Indicatori di profitto:
- ROTA (Return Over Total Assets): si ottiene dividendo l’EBIT, al numeratore, per i Total Assets, al denominatore. L’EBIT (Earnings Before Interest and Taxes) è il risultato operativo aziendale prima degli oneri finanziari e fiscali. Al denominatore, invece, vi sono gli asset totali, ovvero tutto il valore degli attivi (o dei passivi) dell’azienda. Si può interpretare il ROTA come l’indicatore del ritorno su tutti gli investimenti dell’azienda. Un buon ROTA si aggira, indicativamente, tra l’8% e il 12%. Ciò indicherebbe che per ogni 100€ in asset, l’azienda ottenga 8-10€ in profitti prima delle imposte e degli interessi.
- Profit Margin: il margine di profitto si ottiene dividendo l’EBIT per le entrate totali dalle vendite. Viene interpretato come un indicatore di quanto i costi di produzione inficiano sulle entrate totali. Quindi, di quanto l’azienda sia capace di addebitare al consumatore un “extra” oltre i costi di produzione. Un buon profit margin si aggira intorno al 10%. Di 100€ di vendite, 90€ vanno in costi di produzione, 10€ in EBIT.
- Asset Turnover: come il ROTA, l’Asset Turnover è un rapporto tra entrate e attività totali. Stavolta, però, non viene usato l’EBIT, bensì i Total Sales. L’indice è interpretabile come la capacità di tramutare gli investimenti in entrate. L’Asset Turnover è uno degli indici più variabili tra diverse tipologie di aziende. Una casa produttrice di software ha bisogno di un investimento iniziale molto minore rispetto ad un’azienda che si occupa di trasporto su camion.
- ROE (Return Over Equity): è l’ultimo dei più importanti indici di profitto e mette in rapporto i profitti netti con il capitale sociale dell’azienda. Un buon ROE si aggira intorno al 20%, ovvero per ogni 5€ di azioni si ha 1€ di profitto netto.
Indicatori di salute finanziaria:
- Interest coverage: è il rapporto tra l’EBIT e gli interessi totali che l’azienda ha riportato sul proprio Stato Patrimoniale. Un rapporto troppo basso evidenzia il rischio che gli introiti vengano tutti mangiati dall’interesse accumulato, togliendo profitti all’azienda.

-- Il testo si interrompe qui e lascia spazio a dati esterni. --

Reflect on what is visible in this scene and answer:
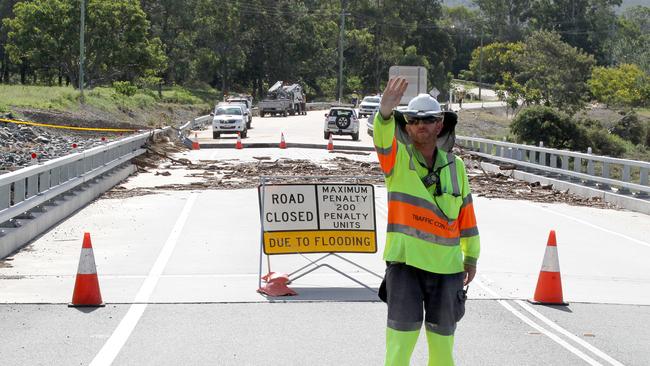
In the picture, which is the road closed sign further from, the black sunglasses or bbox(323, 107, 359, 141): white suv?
bbox(323, 107, 359, 141): white suv

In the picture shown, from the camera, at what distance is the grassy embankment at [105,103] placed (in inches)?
1778

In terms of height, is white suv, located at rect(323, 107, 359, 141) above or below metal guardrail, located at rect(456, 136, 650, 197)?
above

- Debt-to-Equity: il rapporto Debt-to-Equity si costruisce dividendo i debiti (le passività) dell’azienda per il capitale proprio. Debiti eccessivi possono creare un interesse alto e generare alto rischio. Un rapporto 1:1 è considerato sano, ma molto dipende dal tipo di debito, dai tassi di interesse e via dicendo.
- Cost of debt: misura, appunto, l’ingerenza dei tassi di interesse rispetto al debito totale. Lo si ottiene dividendo l’interesse totale per i debiti totali.
Indicatori di liquidità:
- Current Ratio: mette in rapporto gli attivi correnti con i debiti nel breve termine. Un rapporto troppo basso indica il rischio di insolvenza da parte dell’azienda.
- Quick Ratio: più complesso del Current Ratio, ma più efficace, mette anch’esso in rapporto gli attivi correnti con i debiti nel breve termine, ma sottrae dai primi i beni d’inventario, che non sono sempre facili da convertire in liquidità in caso di necessità.
- Working Capital/Sales: per “working capital” intendiamo la differenza tra attivi correnti e debiti nel breve termine e, mettendo questo valore in rapporto con gli introiti totali dalle vendite, vediamo quanto un’azienda è capace di finanziare la crescita delle vendite con risorse immediate.
Per concludere, è necessario far notare che esistono altre decine e decine di indicatori, ma per ora è bene limitarsi ai più noti, semplici e intuitivi.